Interesting! I was not aware of these kinds of replays. Is there any reference for this?

I did notice before that when running, e.g., something like MOV [R14], RAX; mov RAX, [R14] in isolation, I get more than 4 uops on port 4, which seems to be caused by some form of uop replay. However, this goes away if the sequence is run together with something that blocks port 4.

travisdowns commented 5 years ago

Interesting! I was not aware of these kinds of replays. Is there any reference for this?

You could check the patents (I haven't done it yet), but not that I'm aware of, specifically for gather.

Uops that depend on a load replay in the case they miss in the L1: they first dispatch optimistically when the load is expected to come back from the L1, but if it misses, they will replay ~7 cycles later when the load is expected to come back from the L2 (L1 and L2 have fixed latencies), but if that fails they will wait until the load finally comes back, so can replay three times in that scenario.

They would also replay in various cases of store forwarding speculation as in your example: e.g., for a store hitting a load as in your case, if the store data wasn't available, they would replay later when the store is available, etc. The "dispatched" counters count each time an operation tries to execute, and I guess the "executed" counter maybe only counts successful executions (i.e., doens't count uops that will be replayed).

However, I am not aware of any discussion of gathers working this way, and it is different to the above examples: here the loads are probably succeeding, so the replay (if it exists) is not due to failure but due to more work to be done (more elements). Maybe it is not replayed at all but rather just 8 uops being issued, and the "executed" counter doesn't count them, I dunno.

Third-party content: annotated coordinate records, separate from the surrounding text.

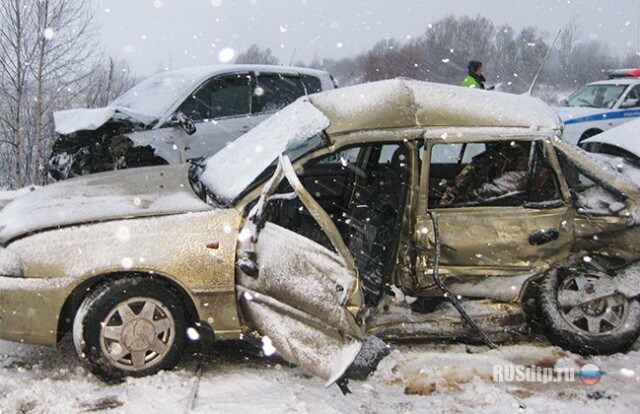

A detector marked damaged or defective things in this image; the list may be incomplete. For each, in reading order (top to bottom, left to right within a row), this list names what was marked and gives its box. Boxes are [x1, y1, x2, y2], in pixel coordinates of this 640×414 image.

shattered windshield [109, 71, 200, 118]
shattered windshield [200, 99, 330, 205]
detached car door [235, 157, 364, 386]
wrecked gold sedan [1, 80, 640, 384]
detached car door [416, 139, 576, 298]
shattered windshield [560, 83, 624, 108]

travisdowns commented 5 years ago

Question: many of the pages have a counter simply called UOPS: but what counter is that exactly?

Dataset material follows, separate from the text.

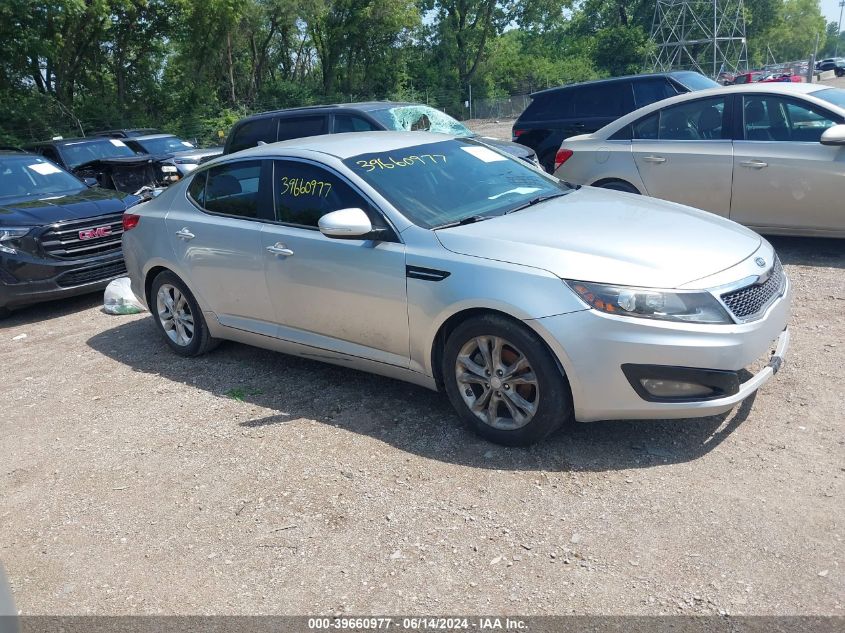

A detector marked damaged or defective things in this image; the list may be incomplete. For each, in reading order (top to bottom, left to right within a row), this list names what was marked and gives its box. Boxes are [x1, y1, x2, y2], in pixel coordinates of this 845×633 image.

andreas-abel commented 5 years ago

Question: many of the pages have a counter simply called UOPS: but what counter is that exactly?

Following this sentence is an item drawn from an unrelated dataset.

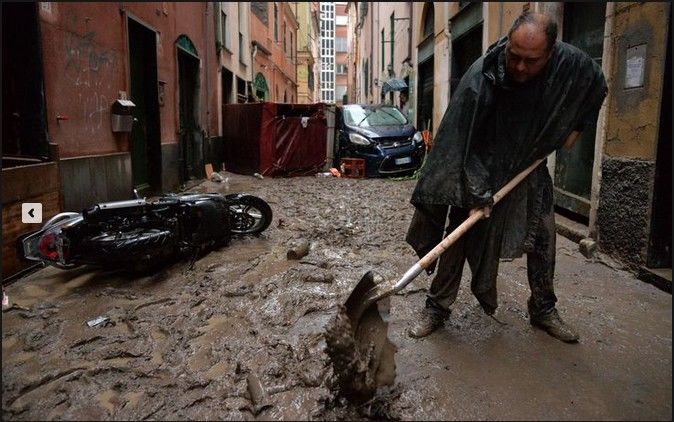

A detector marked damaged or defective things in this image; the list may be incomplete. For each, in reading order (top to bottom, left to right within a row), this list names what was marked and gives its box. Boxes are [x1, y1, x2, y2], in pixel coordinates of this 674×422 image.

rusty wall [592, 1, 668, 268]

From Nehalem to Broadwell, it is UOPS_RETIRED.ALL (C2.01). From Skylake onwards, it is UOPS_EXECUTED.THREAD (B1.01).

travisdowns commented 5 years ago

Thanks @andreas-abel .

I don't know if you want to use hardcoded rules, but for this type of problem you could hard-code the rule that load ops only ever execute on 2,3, never anywhere else. So you can simply count the number of ops on 2,3. When stores are involved it is more complicated because the AGU part of stores can use p23 and sometimes p7.

andreas-abel commented 4 years ago

This should be fixed with the latest update.

travisdowns commented 4 years ago

Thanks @andreas-abel .

If you can share, what was the fix?

andreas-abel commented 4 years ago

I removed the restriction that the sum of the uops on the ports cannot be larger than UOPS_EXECUTED.THREAD.

However, for instructions with a lock prefix, I added a restriction that they cannot use more than one uop on the store data port. According to IACA, this is the case, but in measurements, they often use more than one, which is likely due to replays. However, they also use more uops on p0156 as they should; I'm not really sure what to do about these cases.